## Given request
Take the line containing "Which of pixel" and every line after it in the data below, and print them exactly as given, with nothing else.

[BEGIN Records for processing]

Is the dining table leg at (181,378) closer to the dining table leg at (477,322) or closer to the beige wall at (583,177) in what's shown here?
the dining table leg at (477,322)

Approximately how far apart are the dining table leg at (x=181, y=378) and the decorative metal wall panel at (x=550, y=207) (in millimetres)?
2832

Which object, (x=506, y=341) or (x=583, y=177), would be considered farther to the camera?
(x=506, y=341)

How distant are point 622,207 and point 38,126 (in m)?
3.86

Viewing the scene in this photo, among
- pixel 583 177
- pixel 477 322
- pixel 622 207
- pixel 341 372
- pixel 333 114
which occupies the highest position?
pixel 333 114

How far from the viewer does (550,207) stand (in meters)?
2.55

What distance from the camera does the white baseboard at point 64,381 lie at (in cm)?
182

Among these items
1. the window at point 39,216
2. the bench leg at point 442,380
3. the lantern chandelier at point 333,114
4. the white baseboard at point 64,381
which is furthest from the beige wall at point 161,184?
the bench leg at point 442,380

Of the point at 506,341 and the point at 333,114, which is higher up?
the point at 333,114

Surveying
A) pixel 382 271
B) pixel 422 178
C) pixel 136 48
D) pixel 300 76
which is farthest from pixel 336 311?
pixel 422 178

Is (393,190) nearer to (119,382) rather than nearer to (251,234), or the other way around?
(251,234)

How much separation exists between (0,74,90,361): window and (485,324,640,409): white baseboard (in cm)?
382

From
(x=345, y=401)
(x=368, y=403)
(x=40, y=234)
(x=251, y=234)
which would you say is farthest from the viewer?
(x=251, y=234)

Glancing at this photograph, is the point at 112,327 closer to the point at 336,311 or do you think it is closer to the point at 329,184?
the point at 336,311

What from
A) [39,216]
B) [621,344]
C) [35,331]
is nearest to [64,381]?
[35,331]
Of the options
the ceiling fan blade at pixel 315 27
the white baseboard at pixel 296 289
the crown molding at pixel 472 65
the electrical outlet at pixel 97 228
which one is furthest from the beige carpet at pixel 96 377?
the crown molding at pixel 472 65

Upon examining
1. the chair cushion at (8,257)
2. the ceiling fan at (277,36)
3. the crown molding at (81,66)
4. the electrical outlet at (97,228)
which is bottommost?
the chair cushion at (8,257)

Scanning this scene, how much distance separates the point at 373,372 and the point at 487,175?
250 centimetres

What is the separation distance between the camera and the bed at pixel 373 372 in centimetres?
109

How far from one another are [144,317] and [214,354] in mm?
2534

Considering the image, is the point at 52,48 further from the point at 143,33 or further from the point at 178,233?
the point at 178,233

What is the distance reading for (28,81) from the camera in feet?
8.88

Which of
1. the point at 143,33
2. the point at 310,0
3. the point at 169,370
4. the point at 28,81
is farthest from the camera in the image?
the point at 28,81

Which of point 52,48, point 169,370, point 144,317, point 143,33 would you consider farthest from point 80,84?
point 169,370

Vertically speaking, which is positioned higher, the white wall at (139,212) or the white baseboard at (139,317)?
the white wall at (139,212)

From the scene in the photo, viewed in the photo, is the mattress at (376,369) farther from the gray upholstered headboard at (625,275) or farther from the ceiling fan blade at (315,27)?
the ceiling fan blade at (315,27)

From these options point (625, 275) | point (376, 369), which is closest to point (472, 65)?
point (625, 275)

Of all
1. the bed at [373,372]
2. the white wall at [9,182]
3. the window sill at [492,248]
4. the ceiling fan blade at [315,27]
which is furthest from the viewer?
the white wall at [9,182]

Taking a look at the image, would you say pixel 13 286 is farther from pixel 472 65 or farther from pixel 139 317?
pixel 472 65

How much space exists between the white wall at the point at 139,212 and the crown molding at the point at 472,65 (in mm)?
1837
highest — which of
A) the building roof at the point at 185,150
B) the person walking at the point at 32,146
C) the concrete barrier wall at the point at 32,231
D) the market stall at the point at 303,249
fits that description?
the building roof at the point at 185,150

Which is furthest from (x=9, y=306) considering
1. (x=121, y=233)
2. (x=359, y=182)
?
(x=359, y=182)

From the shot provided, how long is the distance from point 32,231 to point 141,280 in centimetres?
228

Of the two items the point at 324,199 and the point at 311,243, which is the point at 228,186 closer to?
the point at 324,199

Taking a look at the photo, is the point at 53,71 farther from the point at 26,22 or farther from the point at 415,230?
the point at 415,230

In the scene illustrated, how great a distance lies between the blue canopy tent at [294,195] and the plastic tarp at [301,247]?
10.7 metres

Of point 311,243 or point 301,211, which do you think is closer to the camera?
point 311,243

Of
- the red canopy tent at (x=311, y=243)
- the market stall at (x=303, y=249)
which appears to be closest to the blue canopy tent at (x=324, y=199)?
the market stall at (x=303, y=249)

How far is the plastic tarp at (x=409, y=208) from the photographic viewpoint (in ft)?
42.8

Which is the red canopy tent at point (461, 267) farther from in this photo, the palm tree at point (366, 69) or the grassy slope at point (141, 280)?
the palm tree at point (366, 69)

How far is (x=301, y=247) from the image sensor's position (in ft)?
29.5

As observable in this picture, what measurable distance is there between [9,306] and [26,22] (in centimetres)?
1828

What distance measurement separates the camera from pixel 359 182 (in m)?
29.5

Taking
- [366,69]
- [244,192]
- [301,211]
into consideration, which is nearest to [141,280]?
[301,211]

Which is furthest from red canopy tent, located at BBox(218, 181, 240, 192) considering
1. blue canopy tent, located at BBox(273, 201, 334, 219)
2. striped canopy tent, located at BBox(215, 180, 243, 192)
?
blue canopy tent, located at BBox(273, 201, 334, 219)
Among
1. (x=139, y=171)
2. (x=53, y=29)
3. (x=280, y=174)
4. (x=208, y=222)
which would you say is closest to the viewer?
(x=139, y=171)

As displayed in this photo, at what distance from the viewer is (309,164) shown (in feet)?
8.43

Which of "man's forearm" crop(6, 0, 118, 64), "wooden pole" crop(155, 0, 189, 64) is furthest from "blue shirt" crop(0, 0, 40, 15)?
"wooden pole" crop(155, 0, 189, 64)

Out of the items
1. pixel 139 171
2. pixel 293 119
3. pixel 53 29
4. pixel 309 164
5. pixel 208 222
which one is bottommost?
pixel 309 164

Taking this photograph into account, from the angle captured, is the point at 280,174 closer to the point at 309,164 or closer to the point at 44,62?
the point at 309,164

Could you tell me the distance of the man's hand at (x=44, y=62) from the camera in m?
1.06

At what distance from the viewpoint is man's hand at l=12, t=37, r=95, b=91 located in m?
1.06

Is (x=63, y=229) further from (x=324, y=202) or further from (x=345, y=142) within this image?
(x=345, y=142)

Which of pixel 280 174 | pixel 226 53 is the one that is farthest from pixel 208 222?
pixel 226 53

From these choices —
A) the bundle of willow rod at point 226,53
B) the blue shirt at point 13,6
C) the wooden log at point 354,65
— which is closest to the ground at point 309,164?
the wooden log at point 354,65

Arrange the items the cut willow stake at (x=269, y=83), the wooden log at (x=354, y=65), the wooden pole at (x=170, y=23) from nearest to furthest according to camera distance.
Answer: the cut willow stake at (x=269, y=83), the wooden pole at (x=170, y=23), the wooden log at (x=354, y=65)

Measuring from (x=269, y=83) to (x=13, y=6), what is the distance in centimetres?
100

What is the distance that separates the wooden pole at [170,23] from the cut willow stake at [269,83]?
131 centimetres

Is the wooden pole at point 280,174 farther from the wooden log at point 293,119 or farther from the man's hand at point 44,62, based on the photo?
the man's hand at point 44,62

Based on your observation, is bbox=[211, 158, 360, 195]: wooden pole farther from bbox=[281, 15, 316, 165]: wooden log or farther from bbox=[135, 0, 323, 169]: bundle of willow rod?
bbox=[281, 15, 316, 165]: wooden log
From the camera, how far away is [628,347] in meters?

[END Records for processing]

## Exercise response
Which of pixel 280 174 | pixel 226 53 is the one that is farthest from pixel 208 222?
pixel 226 53

From these choices —
A) the bundle of willow rod at point 226,53
B) the blue shirt at point 13,6
C) the wooden log at point 354,65
— which is closest to the ground at point 309,164?
the wooden log at point 354,65

Arrange the items the cut willow stake at (x=269, y=83), the wooden log at (x=354, y=65), the wooden pole at (x=170, y=23) from nearest to furthest according to camera distance.
Answer: the cut willow stake at (x=269, y=83), the wooden pole at (x=170, y=23), the wooden log at (x=354, y=65)

Measuring from (x=269, y=83) to (x=13, y=6), what is the distance in centimetres?
100

What is the distance that separates the wooden pole at [170,23] from the cut willow stake at [269,83]?
131 centimetres

Is the wooden pole at point 280,174 farther from the wooden log at point 293,119 or farther from the man's hand at point 44,62, based on the photo?
the man's hand at point 44,62

Based on your observation, is bbox=[211, 158, 360, 195]: wooden pole farther from bbox=[281, 15, 316, 165]: wooden log or farther from bbox=[135, 0, 323, 169]: bundle of willow rod?
bbox=[281, 15, 316, 165]: wooden log
From the camera, how far away is [628,347] in meters?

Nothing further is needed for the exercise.